Kraken Maze Draft 9 with overlays

Maze plan with grid and cutting aids (circles and golden spiral templates) overlaid

So, contrary to popular belief, the corn maze does not simply appear in our cornfield one day…it would be awesome to wake up one morning and find a giant squid visible from the tower, but alas, we need to rely on forced labor (OK, not really forced…) in the hot sun to get the design in the field.

Here’s how we do it:

1) Finalize the design. This can involve heated discussions between the designer (Angie) and the farmer (Alan) but eventually we come up with the plan.

3) Stake the cornfield. This allows the workers to figure out where they are and relate that to the plan, which is printed out on a grid. We don’t use GPS, as our design is so complex it would be difficult to get the accuracy we need.

4) Transfer the design from the grid on the page to the grid in the field, using paint and flags to mark the trails.

5) Mow the trails as a preliminary step–corn that has been mowed off at this stage will still grow back, so if a mistake has been made, it will hopefully be caught before the next step…

6) Till out the trails. This removes the corn plants, and so the tilled trails are “permanent”–they had better be in the right spot! (although Alan has been known to take “artistic liberties” ¬†with the design on several occasions.)
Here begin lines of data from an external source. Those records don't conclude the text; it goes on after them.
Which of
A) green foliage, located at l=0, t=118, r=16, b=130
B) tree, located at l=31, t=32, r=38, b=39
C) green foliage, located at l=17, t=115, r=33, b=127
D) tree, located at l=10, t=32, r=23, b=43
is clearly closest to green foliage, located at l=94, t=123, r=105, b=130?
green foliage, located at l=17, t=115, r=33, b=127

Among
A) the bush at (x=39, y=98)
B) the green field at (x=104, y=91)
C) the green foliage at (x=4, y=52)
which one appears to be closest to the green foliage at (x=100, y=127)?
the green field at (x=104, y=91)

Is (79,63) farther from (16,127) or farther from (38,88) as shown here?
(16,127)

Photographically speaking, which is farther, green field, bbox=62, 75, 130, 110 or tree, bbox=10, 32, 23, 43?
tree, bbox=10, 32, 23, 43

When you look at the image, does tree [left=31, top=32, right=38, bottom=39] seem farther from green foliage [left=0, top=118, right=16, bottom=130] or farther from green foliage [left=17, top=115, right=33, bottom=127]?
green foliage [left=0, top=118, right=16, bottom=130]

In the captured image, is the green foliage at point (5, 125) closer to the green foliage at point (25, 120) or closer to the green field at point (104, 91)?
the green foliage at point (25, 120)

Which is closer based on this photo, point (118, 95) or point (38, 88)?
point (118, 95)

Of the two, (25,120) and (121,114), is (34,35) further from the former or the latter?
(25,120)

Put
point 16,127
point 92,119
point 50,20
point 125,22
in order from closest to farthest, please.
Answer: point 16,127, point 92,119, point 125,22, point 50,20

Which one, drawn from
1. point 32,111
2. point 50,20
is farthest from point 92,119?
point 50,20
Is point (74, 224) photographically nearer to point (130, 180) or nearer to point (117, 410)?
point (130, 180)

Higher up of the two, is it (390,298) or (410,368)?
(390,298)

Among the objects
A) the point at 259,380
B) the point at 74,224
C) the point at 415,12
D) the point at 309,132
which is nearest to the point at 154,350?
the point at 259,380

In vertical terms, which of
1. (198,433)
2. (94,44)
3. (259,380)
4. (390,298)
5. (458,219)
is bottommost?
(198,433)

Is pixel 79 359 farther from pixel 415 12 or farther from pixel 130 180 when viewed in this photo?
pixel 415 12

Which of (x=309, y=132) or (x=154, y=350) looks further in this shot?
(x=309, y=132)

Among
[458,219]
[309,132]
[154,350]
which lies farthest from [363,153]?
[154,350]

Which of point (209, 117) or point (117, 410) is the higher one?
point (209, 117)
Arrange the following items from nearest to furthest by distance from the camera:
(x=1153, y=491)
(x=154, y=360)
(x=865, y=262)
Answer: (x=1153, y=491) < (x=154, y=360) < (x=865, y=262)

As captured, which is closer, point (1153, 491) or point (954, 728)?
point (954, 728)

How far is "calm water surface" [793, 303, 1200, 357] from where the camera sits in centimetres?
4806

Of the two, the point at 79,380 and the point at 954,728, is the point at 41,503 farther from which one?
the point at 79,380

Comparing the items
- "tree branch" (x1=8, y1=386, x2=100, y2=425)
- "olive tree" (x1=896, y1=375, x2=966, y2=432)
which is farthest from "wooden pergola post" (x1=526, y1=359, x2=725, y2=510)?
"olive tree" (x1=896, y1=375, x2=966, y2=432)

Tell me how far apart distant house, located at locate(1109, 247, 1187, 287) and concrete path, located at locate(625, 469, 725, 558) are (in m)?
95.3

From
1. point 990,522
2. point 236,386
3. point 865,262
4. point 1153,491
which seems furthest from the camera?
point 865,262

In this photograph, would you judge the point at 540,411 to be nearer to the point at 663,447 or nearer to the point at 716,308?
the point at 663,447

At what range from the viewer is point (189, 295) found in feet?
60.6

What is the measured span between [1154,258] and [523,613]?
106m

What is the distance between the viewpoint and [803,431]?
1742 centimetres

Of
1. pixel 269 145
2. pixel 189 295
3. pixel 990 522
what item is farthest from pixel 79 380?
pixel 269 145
Staking and getting ready to lay out design

Sometimes the reaction to the design is “Are you kidding me? You want me to cut that!?”

The plan

Sections can be enlarged to help get the details right–trails must be laid out accurately to 6 inches.

Laying out a circle

For perfect circles, we find the center point, measure the radius, and paint the circle. This year’s maze has a LOT of circles…which is good (check out all of those circles on the tentacles!)

Mowing a trail

Once a trail is marked with paint or flags (and double-checked against the plan), we mow the corn short.

Crew leader cutting the maze

The crew leader consults with everyone who is marking and checks over the layout. It takes about a week to get the design in the field.

Tilling the corn maze

Tilling is the last step–it’s the equivalent of drawing in pen, because it removes the corn permanently.

Dogs in the corn maze

The dogs don’t actually help, but they’re cute.